Dynamic tone mapping raises the brightness of parts of the screen that should stay dim according to the Hdr curve. How can you say that is not interfering with creators intent
Because HDR reference level is on a HDR mastering monitor, not our TVs because although they can get to reference black (on an OLED) they are not getting anywhere near the lumen counts needed which HDR mastering monitors have; and dependant on the content and what peak lumen counts they've used, things can get VERY messy. Especially video games where some HDR implimeentations use sky high target nit counts which no display can attain.
SDR reference is easy to attain because we know the peak lumen output of the display used to master it.
HDR however is a total mess. Its mastered on a monitor which us mere mortals don't have. This is why dynamic tone mapping is so useful. In reality, none of us can afford or have the luxury of a display to do reference HDR but we do have displays which can do reference SDR.

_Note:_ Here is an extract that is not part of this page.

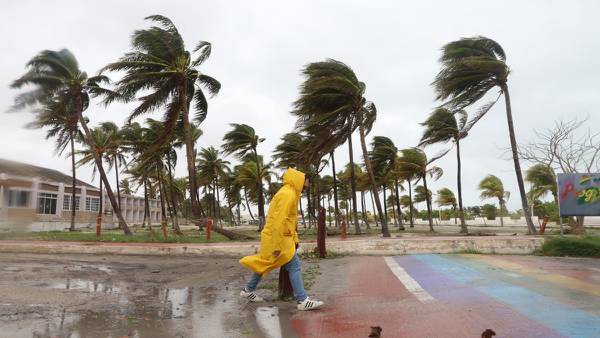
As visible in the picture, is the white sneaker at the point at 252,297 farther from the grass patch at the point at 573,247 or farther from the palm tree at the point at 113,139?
the palm tree at the point at 113,139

DTM takes the DPL and targets a specific target dynamic nit count and adjusts colours accordingly. It'll actually get CLOSER to a reference image if the DTM solution is good compared to without.
DTM does not simply over brighten and over darken certain areas. It uses the HDR metadata and applies it to your displays capabilities.
For example, MADVR in dyanmic tone mapping is uses your display target peak luminance and dynamic tone mapping target nit count to calibrate the image to your displays capabilities. Thats what LG, Sony et al are doing too. Otherwise without DTM, HDR images will look very dim in certain situations.
Now... if we are talking about DTM relavant to LG specifically; I don't think the quality of their dynamic tone mapping is that amazing. I'd prefer using a MADVR HTPC, a MADVR video processor or a Lumagen video processor to do the tone mapping but it obviously gets expensive.